To see why, consider the following set of numbers: $A:=\{2^k \mid 0 \le k\le n\}$.
There are $n$ numbers in this set, each taking at most $n$ bits to represent. Hence the input is of size $m:=n^2$.
Now, notice that for any two subsets $S_1,S_2\subseteq A$, if $S_1\neq S_2$ then there must be some $i$ such that (without loss of generality) $2^i\in S_1$ but $2^i\notin S_2$.
We can think of the numbers in $A$ as binary numbers, and then $2^i$ will be the binary number with $1$ at the $i$'th spot and $0$ everywhere else. You can easily show that you cannot construct $2^i$ as a sum of numbers from $A\setminus \{2^i\}$ (try to prove this!), and in particular this means that for any subset of $A\setminus\{2^i\}$, the $i$'th bit in the summation will always be $0$ (again, show this!).
Since $2^i\notin S_2$, then $S_2\subseteq A\setminus\{2^i\}$ and therefore $s_2:=\sum_{x\in S_2} x$ will have $0$ at the $i$'th spot in its binary representation.
But $ s_1:=\sum_{x\in S_1} x = 2^i + \sum_{x\in S_1\setminus \{2^i\}} x$.
Denote $s_1':=\sum_{x\in S_1\setminus \{2^i\}} x$ and since $S_1\setminus\{2^i\}\subseteq A\setminus\{2^i\}$ then the $i$'th bit at $s_1'$ must be $0$.
Thus, the $i$'th bit at $s_1$ has to be $1$, since it is a sum of $2^i$ with another number that has $0$ at the $i$'th bit.
But this means that $s_1\neq s_2$, since $s_2$ had $0$ at the $i$'th bit!
Thus the summation operation must be a one-to-one (injective) function, and hence the number of different summations has to be at least the number os subsets of $A$ (and its not hard to show it actually equals that), which is $|P(A)|=2^{|A|}=2^n=2^\sqrt{m}$.

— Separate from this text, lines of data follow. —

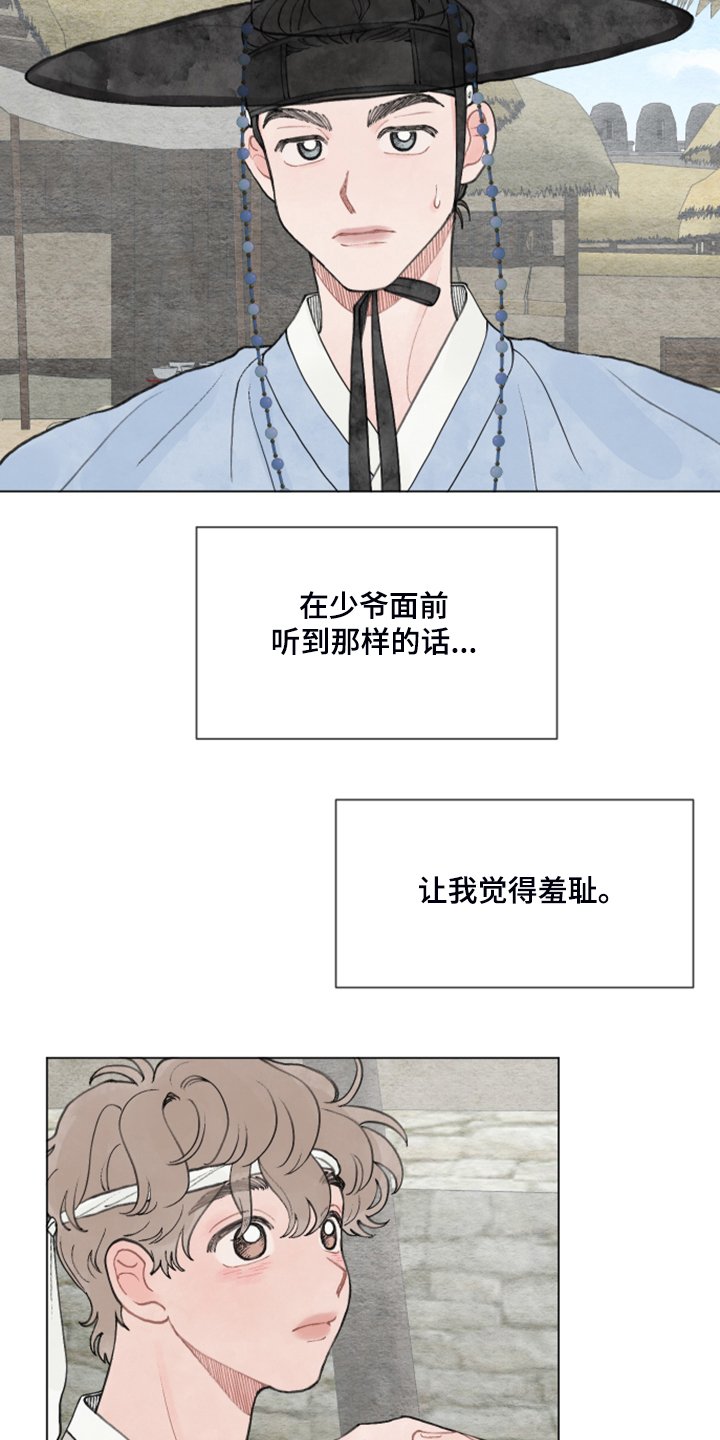 第57章：【番外】我教你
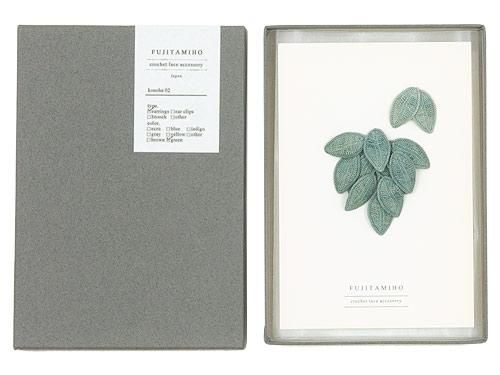 FUJITAMIHO konoha 02 green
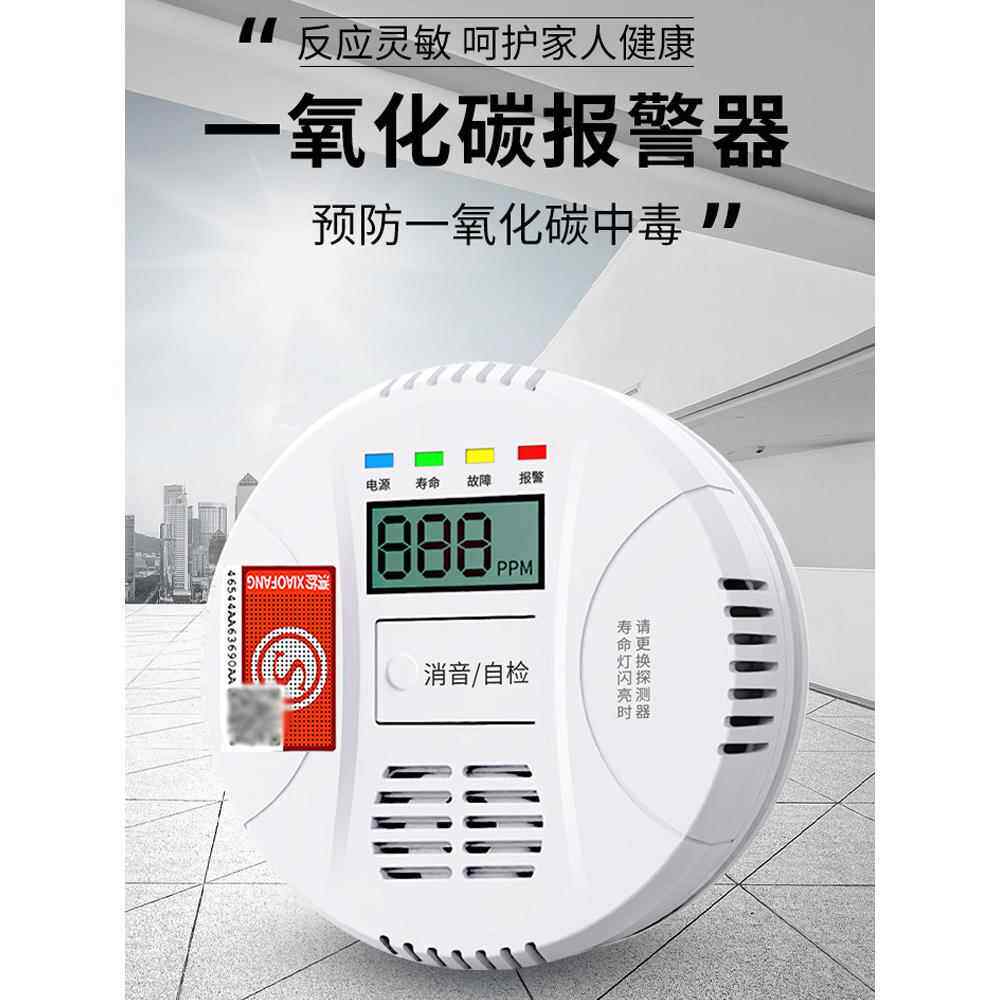 一氧化碳报警器家用室内浴室煤气CO气体泄漏预防中毒探测检测器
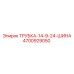 Трубка-шина 4700929050 для бескамерных покрыток горной техники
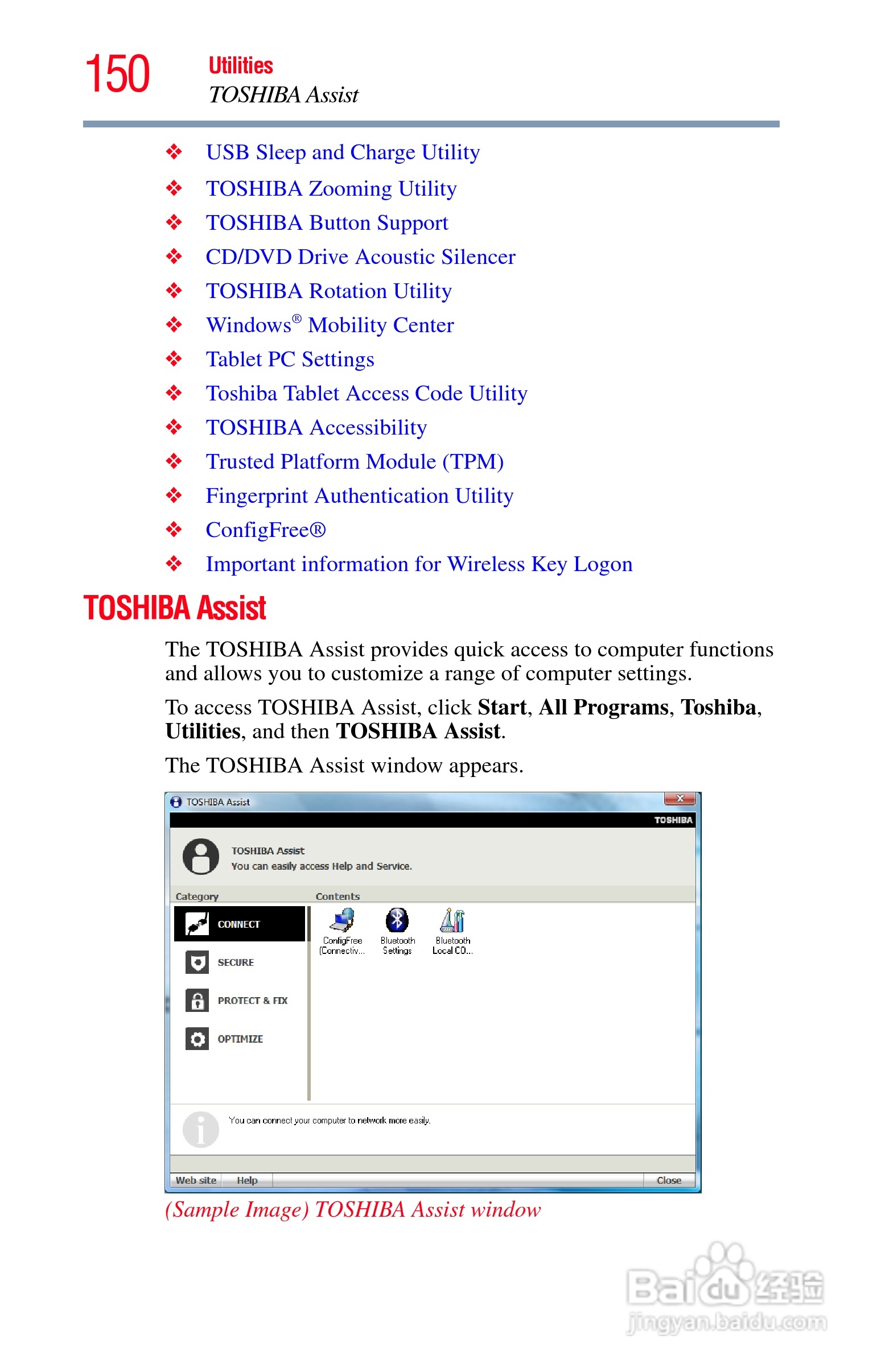 东芝M750笔记本电脑使用说明书:[15]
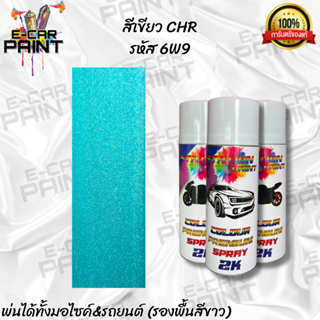 สีสเปรย์ Station Paint  2K สีเขียว CHR รหัส  6W9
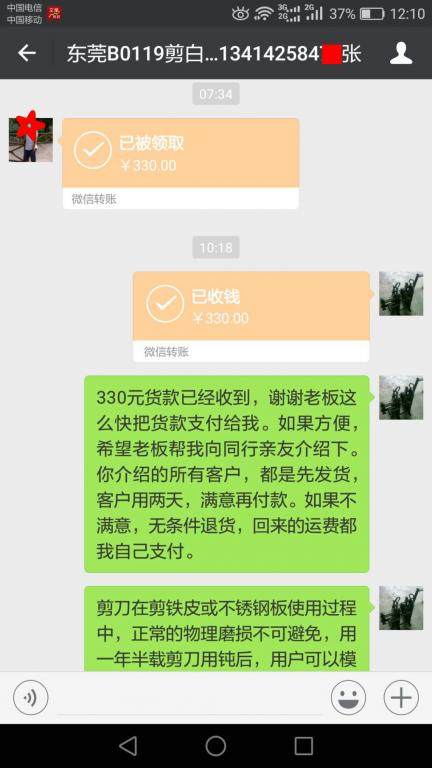 1月31日東莞客戶(hù)轉(zhuǎn)賬330元至微信賬戶(hù)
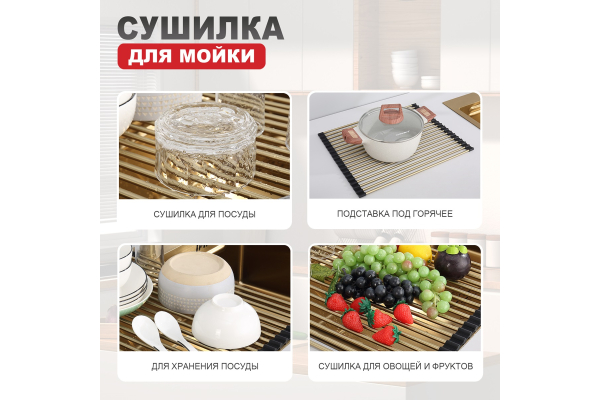 Сушилка для мойки 44х35 Raglo R730.44.03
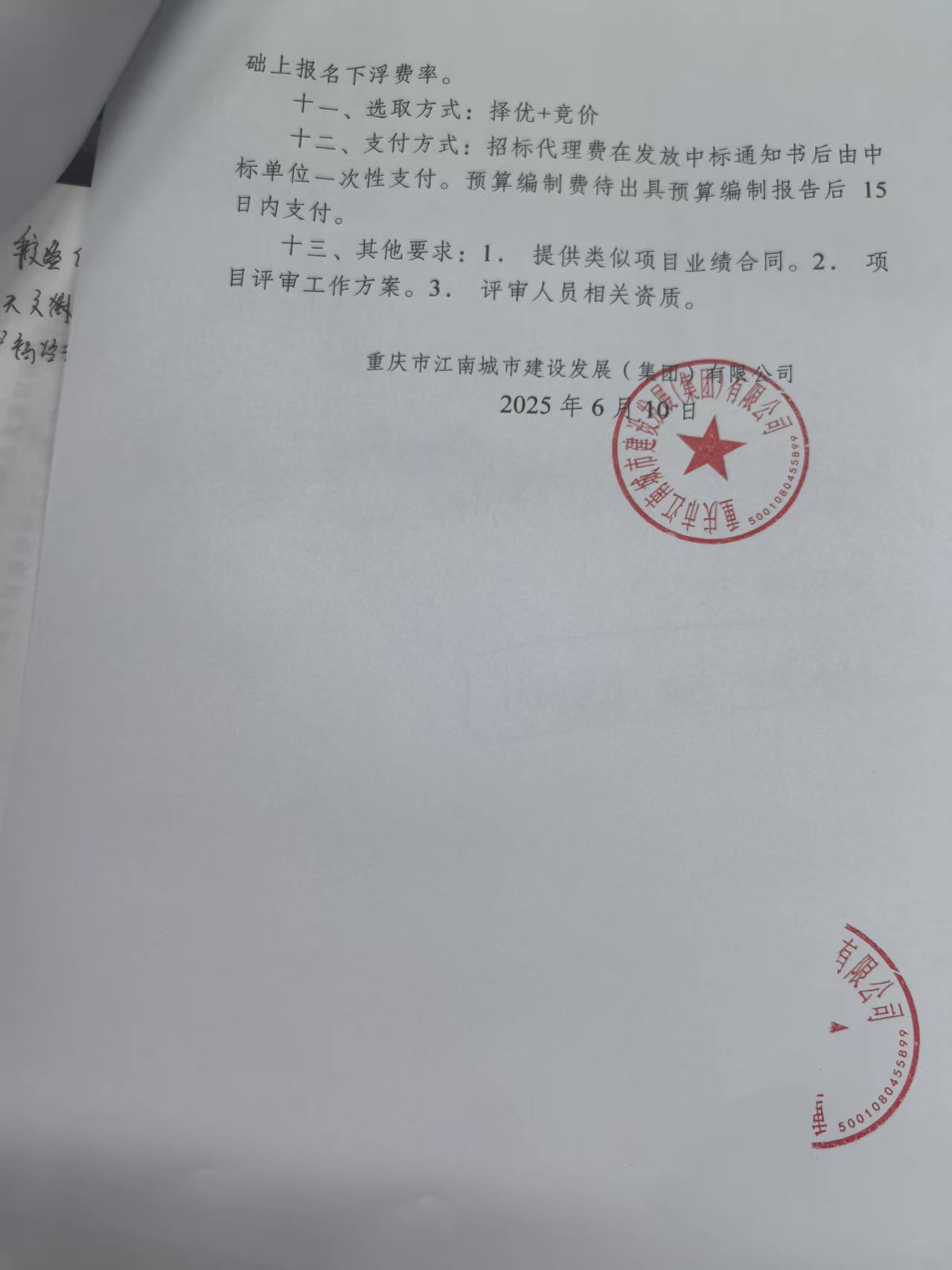 微信图片_20250610171323.jpg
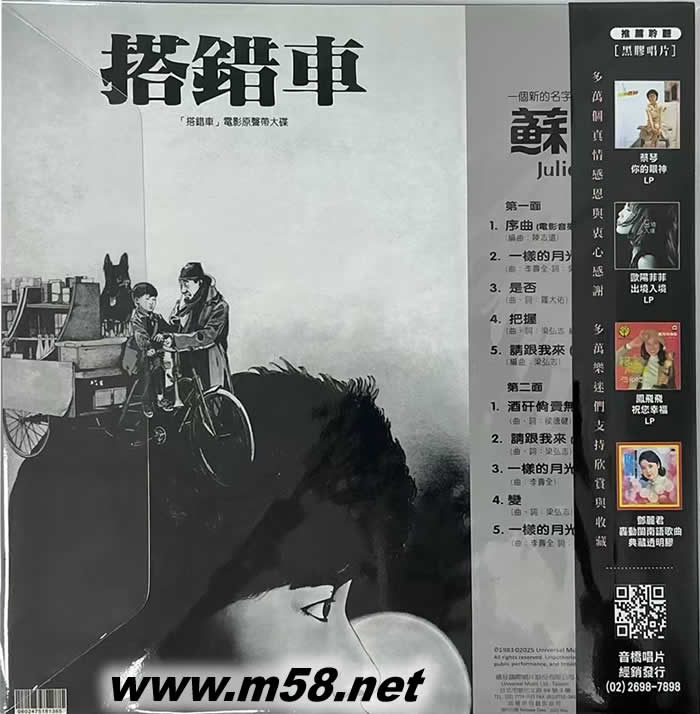 搭錯(cuò)車(chē)電影原聲大碟 黑膠限量版專(zhuān)輯背面圖片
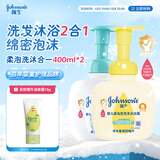 强生婴儿柔泡洗发水沐浴露二合一400ml+牛奶洗沐二合一400ml 泡沫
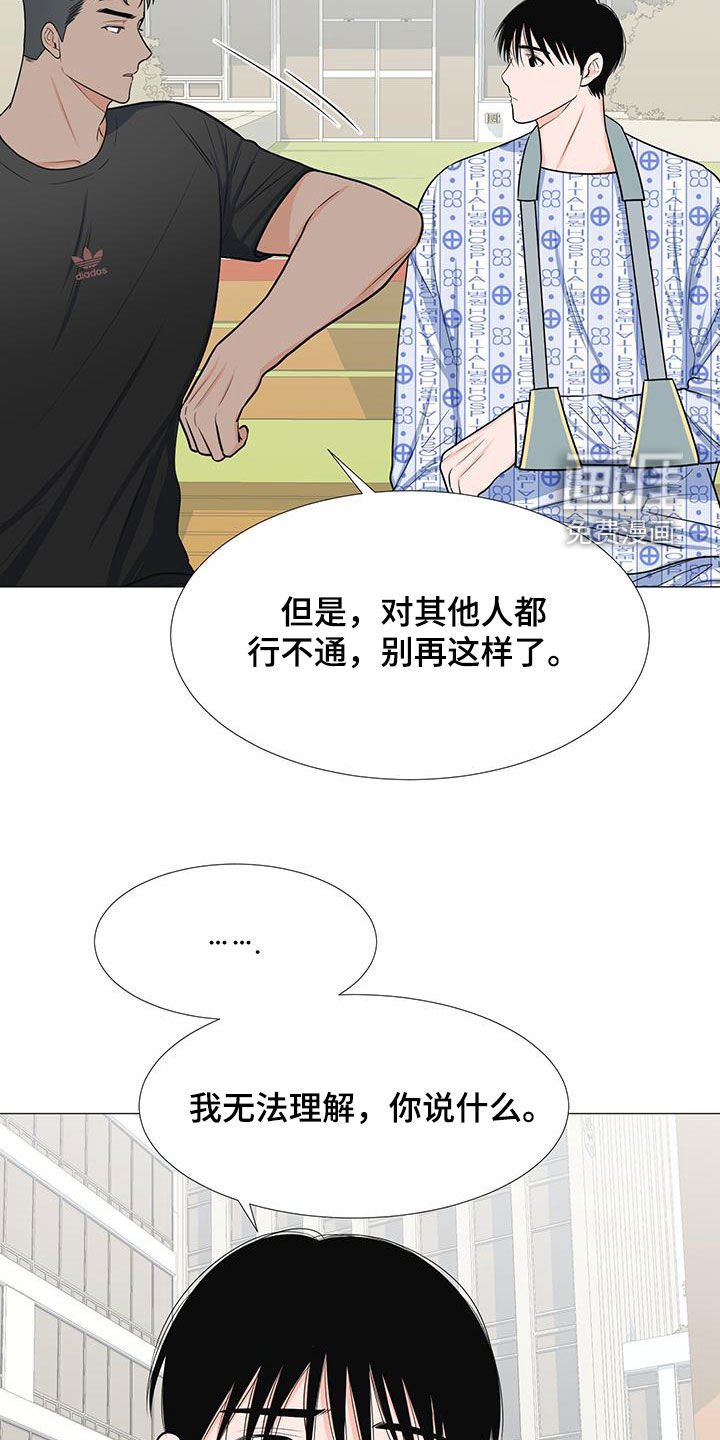 第52章：归队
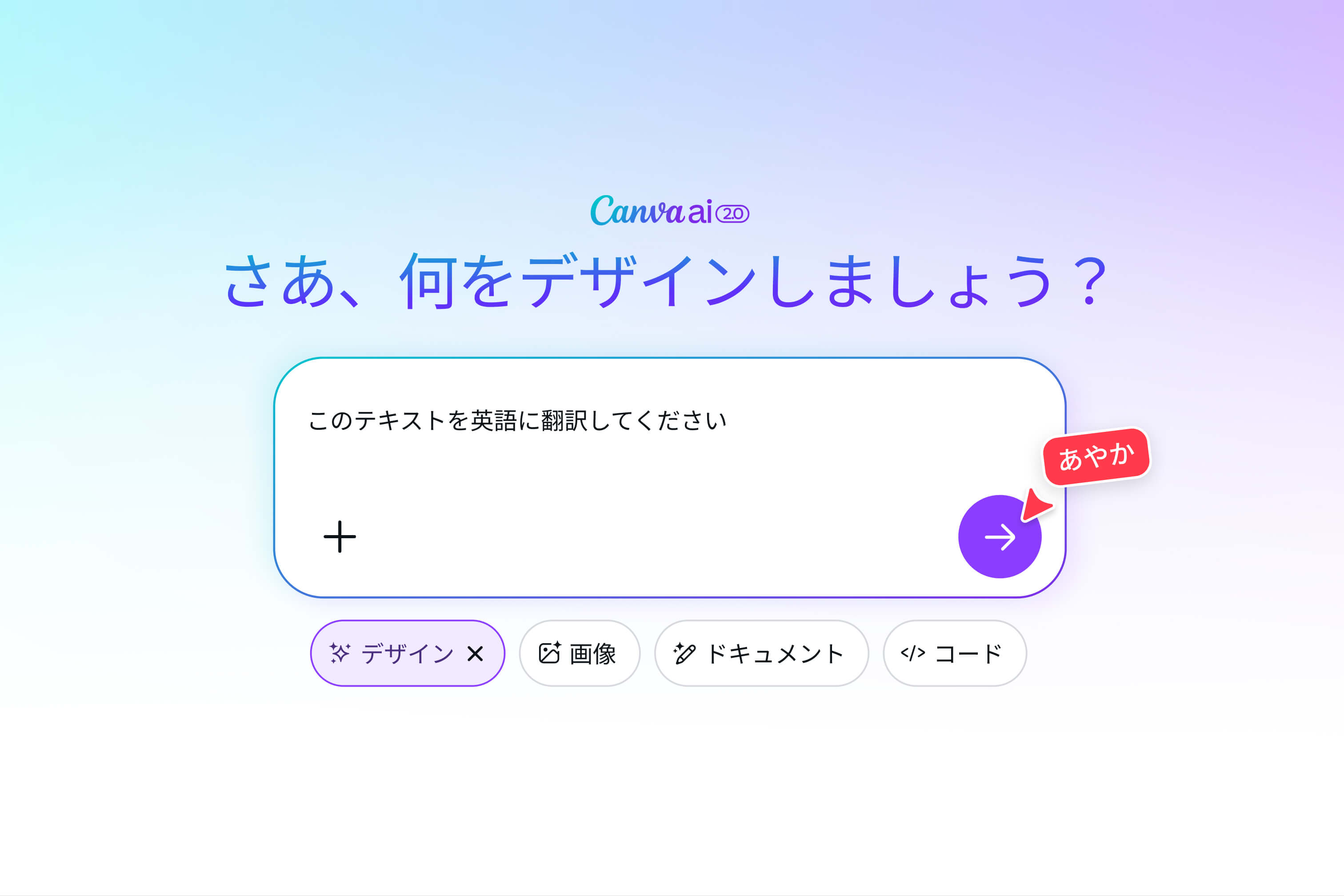 Canva AIと会話しながら翻訳・デザイン編集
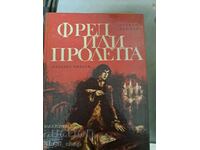 Фред или пролетта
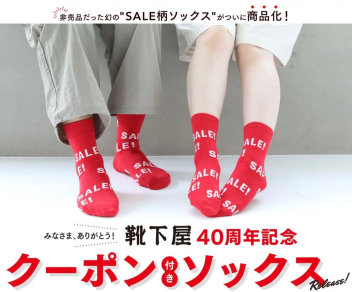 クーポン付きソックス販売開始！！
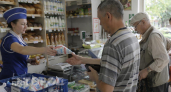Зачем в СССР продавали молоко именно в треугольных упаковках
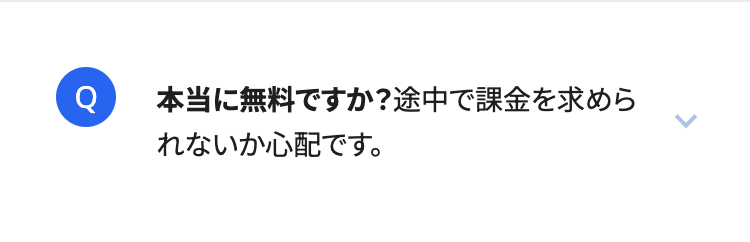 本当に無料ですか? 途中で課金を求めら
れないか心配です。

Thus the output in this case is of size at least $2^\sqrt{m}$ when the input was of size (in bits) $m$. One can even improve upon this bound to get that the output size in bits has to be $\Omega(2^{2\sqrt{m}})$, which is achieved by observing that all values in the output are distinct natural numbers.
Notice that this is result shows that any algorithm will have to "brute-force" in the specific case of this $A$.
That being said, one can construct a dynamic programming solution for this problem when we know that the size of the output (i.e, the number of different summations) is small. Say, the output has $k$ elements - then one can construct a dynamic programming solution with $O(n \cdot k)$:
- For any $1\le i\le n$, define $sum_i$ to be the sorted array of all possible summations of the first $i$ items in $A$.
- To compute $sum_{i+1}$, do the following:
- create a copy of $sum_i$ called $sum'_i$, and you will need to add
$x_i$ (the $i$'th element in $A$) to each of the values in $sum'_i$.
- Now, merge $sum_i$ and $sum'_i$ together, while removing any
duplicates (this step can take an additional $O(|sum_i|+
|sum'_i|)= O(k)$ time, if we use the merging algorithm from MergeSort).
- If we also add $k$ to the resulting array,
it will be exactly $sum_{i+1}$ (prove this!).
This will be computed $n$ times, for a total of $O(n\cdot k)$.